Just under half (47%) of public and private lower education, or K-12, institutions worldwide hit by a ransomware attack ultimately paid to recover their stolen data, according to a report from U.K.-based cybersecurity firm Sophos.
Nearly three-quarters (73%) of polled lower education providers were able to use backups to restore data following such an attack. The survey, conducted between January and March, included 200 lower education respondents in 14 countries.
Nearly a quarter (23%) used multiple recovery methods to restore data, though recovery costs averaged about $2.18 million for those paying ransoms compared to $1.37 million for those restoring with backups.
Education has become a prime target for cyberattacks due to a lucrative combination of the amount of sensitive personal data available and an IT funding environment that hasn’t kept pace with cybersecurity staffing and resource needs amid growing digitization. Ransomware is a particularly popular mode of attack in which a perpetrator infiltrates the target’s network with malware that encrypts and locks sensitive data and systems until a ransom is paid.
According to the Sophos report, the rate of ransomware attacks on lower education providers rocketed to 80% in 2023, up from 56% last year. The education sector reported the highest rates of ransomware attacks of any industry polled by the firm.
While the actual number of schools impacted by cyberattacks is often believed to be higher than what’s publicly disclosed, a January report from endpoint protection firm Emsisoft found the number of U.S. schools hit specifically by ransomware climbed to 1,981 in 2022, nearly double the level potentially compromised in 2021.

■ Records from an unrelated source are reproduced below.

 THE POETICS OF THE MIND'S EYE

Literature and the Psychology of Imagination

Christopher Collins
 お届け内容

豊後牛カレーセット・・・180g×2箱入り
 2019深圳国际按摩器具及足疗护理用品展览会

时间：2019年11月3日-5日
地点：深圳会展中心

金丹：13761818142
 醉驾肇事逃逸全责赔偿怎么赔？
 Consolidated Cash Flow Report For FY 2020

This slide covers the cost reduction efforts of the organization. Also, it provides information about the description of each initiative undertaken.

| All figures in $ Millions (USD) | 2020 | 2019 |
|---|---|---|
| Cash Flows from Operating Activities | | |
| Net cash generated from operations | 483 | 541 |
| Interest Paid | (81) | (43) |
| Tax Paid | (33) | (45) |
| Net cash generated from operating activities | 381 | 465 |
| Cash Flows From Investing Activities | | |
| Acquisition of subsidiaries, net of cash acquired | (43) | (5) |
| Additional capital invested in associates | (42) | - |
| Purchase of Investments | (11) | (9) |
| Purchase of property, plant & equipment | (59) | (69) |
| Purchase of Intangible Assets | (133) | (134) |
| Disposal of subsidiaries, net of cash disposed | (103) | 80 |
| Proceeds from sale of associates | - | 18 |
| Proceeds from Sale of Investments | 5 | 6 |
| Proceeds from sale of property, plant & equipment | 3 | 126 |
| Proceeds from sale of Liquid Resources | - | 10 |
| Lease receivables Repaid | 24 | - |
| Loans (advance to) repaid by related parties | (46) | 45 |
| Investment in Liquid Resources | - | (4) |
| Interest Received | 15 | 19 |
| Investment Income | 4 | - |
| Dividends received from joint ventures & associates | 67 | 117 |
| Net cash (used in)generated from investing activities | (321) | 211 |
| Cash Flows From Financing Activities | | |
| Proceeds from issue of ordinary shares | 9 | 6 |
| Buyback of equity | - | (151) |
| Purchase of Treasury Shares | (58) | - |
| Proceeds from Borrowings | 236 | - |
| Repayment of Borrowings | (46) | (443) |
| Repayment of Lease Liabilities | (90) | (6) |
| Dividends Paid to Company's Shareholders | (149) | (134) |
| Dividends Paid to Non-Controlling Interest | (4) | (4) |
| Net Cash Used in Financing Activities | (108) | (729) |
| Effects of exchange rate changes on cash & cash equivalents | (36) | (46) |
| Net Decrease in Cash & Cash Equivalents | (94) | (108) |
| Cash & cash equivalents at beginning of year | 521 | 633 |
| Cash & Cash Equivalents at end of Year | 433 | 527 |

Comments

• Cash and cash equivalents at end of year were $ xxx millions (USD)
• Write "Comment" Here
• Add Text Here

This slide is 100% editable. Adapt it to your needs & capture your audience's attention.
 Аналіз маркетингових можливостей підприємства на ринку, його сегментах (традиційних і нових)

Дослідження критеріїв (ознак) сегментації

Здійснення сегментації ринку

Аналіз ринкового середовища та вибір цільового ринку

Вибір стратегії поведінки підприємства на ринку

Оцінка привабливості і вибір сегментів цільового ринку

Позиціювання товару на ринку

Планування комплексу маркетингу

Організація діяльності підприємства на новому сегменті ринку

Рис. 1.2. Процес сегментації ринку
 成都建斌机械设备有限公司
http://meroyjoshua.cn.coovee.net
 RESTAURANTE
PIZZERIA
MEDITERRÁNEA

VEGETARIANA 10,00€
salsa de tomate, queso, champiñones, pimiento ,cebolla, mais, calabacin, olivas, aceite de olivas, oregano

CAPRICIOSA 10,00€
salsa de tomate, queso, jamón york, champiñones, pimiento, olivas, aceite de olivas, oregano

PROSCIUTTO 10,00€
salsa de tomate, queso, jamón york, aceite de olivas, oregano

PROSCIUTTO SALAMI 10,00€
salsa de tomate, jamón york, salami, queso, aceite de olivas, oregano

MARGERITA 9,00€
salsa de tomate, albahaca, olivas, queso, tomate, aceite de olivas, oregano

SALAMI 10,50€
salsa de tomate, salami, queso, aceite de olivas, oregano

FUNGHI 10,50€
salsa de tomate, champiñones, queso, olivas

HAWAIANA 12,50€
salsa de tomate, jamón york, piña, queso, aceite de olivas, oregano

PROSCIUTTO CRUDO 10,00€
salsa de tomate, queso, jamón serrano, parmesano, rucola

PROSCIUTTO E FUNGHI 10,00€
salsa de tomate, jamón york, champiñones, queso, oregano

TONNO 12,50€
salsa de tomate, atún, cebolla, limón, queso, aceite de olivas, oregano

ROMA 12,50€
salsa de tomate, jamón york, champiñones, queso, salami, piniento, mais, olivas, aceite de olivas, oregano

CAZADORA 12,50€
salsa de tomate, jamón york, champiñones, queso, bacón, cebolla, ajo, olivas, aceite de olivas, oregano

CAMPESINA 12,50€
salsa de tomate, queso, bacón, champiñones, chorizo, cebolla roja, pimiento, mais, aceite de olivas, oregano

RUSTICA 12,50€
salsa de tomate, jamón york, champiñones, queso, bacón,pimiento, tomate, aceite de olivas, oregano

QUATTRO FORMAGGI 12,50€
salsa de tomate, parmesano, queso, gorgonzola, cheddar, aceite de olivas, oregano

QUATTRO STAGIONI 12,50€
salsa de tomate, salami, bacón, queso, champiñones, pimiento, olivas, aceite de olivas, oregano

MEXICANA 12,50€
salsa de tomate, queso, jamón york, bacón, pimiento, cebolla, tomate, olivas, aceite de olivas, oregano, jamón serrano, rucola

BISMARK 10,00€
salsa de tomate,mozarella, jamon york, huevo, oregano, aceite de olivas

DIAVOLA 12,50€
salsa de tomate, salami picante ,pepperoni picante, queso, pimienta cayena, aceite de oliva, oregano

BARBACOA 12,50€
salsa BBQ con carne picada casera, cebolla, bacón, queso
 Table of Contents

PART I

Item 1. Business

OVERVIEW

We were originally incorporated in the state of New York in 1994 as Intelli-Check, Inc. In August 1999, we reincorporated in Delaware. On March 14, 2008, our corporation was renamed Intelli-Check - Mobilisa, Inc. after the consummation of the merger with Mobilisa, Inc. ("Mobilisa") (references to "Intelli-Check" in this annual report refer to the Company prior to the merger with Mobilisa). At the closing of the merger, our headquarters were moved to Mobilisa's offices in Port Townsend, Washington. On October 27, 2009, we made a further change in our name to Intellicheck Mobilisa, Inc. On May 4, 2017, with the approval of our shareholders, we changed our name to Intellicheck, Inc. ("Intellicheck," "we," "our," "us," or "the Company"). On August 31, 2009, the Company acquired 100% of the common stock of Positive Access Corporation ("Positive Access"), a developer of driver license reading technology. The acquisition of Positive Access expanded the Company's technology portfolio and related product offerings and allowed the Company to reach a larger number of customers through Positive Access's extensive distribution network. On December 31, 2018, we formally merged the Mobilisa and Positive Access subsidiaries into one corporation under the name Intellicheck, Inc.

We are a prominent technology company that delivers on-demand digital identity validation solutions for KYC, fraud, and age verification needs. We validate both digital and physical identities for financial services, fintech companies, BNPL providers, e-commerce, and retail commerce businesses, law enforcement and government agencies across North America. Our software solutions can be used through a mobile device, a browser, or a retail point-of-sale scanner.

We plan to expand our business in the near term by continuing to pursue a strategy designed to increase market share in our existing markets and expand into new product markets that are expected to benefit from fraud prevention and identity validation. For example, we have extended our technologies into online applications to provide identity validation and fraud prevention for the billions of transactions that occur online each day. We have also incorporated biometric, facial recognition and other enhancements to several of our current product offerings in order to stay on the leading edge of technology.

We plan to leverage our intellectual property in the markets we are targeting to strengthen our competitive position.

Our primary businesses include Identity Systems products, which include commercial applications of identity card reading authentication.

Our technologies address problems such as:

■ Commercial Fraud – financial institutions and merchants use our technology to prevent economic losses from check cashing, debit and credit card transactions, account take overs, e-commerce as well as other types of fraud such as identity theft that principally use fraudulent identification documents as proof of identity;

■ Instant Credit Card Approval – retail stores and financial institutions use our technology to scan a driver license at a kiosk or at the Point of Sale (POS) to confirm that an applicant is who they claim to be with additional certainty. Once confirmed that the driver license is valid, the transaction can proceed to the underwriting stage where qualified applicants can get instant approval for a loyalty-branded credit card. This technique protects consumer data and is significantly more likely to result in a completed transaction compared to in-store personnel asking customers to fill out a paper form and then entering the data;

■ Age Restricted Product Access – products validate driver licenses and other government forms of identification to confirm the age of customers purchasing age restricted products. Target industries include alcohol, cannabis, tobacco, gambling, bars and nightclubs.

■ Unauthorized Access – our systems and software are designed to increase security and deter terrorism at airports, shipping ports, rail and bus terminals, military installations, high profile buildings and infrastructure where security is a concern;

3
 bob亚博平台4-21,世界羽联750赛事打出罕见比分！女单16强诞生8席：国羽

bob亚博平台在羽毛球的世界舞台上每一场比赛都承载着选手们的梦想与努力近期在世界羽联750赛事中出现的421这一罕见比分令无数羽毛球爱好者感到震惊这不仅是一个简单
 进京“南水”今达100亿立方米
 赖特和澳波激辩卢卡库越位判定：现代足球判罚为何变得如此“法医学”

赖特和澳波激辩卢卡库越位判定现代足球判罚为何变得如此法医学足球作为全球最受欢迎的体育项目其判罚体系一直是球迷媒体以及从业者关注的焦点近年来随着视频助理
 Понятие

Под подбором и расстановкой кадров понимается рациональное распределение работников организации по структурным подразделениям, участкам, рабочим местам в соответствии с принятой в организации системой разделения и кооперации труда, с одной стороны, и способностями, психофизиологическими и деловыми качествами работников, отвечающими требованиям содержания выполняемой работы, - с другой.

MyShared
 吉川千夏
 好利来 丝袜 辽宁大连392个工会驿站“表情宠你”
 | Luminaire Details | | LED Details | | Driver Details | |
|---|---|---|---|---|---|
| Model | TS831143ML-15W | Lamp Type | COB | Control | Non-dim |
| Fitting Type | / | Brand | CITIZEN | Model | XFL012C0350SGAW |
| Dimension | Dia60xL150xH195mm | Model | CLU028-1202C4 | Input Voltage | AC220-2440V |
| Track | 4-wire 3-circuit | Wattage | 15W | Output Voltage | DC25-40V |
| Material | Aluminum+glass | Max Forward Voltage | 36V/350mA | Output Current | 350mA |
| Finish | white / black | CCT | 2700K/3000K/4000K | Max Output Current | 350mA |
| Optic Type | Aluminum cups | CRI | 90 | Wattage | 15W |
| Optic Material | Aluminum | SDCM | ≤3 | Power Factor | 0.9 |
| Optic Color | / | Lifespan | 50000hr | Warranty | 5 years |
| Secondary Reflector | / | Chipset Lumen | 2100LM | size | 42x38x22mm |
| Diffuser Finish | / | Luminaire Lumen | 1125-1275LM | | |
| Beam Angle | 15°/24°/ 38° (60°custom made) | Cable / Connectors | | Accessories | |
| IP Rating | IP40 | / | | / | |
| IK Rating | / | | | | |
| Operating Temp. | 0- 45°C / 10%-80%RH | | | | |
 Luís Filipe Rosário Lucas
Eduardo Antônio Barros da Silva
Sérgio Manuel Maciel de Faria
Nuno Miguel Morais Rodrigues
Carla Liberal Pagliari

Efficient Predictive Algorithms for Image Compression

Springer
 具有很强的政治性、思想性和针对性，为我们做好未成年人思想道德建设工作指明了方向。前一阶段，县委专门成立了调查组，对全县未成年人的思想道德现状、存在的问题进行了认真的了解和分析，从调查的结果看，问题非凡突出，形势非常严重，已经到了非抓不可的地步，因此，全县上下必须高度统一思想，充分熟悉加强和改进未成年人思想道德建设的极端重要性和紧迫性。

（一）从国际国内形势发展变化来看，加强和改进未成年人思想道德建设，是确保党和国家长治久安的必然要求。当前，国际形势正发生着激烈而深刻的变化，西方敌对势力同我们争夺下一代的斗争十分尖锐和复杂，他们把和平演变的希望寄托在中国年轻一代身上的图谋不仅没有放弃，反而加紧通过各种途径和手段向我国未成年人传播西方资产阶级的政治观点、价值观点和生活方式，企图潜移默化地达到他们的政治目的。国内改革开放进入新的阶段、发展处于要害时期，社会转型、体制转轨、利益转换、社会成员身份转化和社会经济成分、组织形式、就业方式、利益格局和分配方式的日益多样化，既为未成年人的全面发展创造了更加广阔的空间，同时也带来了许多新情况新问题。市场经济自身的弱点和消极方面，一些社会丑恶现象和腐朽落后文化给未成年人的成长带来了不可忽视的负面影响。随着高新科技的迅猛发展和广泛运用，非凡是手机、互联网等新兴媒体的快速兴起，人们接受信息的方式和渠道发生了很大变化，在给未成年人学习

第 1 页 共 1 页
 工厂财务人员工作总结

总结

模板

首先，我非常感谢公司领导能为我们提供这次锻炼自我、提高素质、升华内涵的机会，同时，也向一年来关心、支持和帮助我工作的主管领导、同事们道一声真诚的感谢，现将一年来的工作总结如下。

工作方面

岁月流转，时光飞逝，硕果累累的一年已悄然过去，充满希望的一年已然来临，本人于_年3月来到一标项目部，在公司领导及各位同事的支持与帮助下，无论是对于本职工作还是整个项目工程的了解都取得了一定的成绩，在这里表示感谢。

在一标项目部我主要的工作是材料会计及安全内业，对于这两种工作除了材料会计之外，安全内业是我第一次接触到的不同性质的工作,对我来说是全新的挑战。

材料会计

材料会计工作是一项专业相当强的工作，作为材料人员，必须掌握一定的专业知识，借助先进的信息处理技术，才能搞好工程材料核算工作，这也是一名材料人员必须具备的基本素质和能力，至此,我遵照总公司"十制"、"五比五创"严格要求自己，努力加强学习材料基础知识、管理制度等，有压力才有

A global cyberattack on clients of file transfer platform MOVEit tallied multiple education victims, including New York City Public Schools, the Minnesota Department of Education and teacher retirement fund TIAA.
High-profile K-12 ransomware targets in other data breaches have included the Los Angeles Unified School District, Iowa’s Des Moines Public Schools, and Arkansas’ Little Rock School District, the last of which ultimately paid a $250,000 ransom.
The FBI, the Cybersecurity and Infrastructure Security Agency, and the Multi-State Information Sharing and Analysis Center discourage victims from paying ransoms, as there’s no guarantee the files will actually be recovered.